[Dataset items]
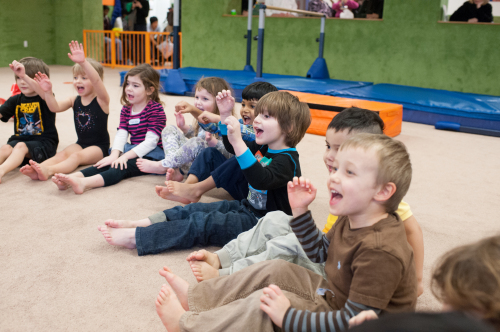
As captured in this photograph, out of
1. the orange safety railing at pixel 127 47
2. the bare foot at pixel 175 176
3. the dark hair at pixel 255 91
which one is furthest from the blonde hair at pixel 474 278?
the orange safety railing at pixel 127 47

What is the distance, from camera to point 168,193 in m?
2.11

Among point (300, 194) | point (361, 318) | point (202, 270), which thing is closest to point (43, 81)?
point (202, 270)

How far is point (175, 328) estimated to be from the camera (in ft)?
3.81

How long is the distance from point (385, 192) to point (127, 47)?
10.1 m

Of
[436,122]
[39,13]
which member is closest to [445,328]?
[436,122]

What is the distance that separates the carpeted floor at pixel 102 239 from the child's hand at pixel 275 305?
0.41 meters

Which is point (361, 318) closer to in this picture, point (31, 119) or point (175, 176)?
point (175, 176)

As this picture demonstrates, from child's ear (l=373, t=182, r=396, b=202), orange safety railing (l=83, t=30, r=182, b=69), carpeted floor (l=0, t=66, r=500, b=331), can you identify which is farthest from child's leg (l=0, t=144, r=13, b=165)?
orange safety railing (l=83, t=30, r=182, b=69)

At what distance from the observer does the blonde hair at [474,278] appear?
56 cm

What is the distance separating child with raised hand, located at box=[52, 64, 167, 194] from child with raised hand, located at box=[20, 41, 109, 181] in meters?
0.14

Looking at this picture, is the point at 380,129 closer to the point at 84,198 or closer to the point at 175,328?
the point at 175,328

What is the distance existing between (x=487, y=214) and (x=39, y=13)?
10229 mm

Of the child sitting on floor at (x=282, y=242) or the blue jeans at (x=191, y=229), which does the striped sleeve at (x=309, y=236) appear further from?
the blue jeans at (x=191, y=229)

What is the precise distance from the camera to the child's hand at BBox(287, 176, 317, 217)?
1.16 metres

Request.
Only the lines from the one with "What is the distance separating" through the end of the material are wanted; copy them exactly, both ends included.

Completed task.
What is the distance separating child with raised hand, located at box=[52, 64, 167, 194] from child with raised hand, located at box=[20, 41, 109, 181] in meters?
0.14

Looking at this picture, is the point at 380,129 closer to the point at 84,198 or closer to the point at 175,328?
the point at 175,328

What is the distance existing between (x=487, y=214) and (x=39, y=13)?
10229 mm

Of the child sitting on floor at (x=282, y=242) or the blue jeans at (x=191, y=229), which does the striped sleeve at (x=309, y=236) appear further from?
the blue jeans at (x=191, y=229)

What is the precise distance from the camera to the child's hand at BBox(287, 176, 317, 217)?
1.16 metres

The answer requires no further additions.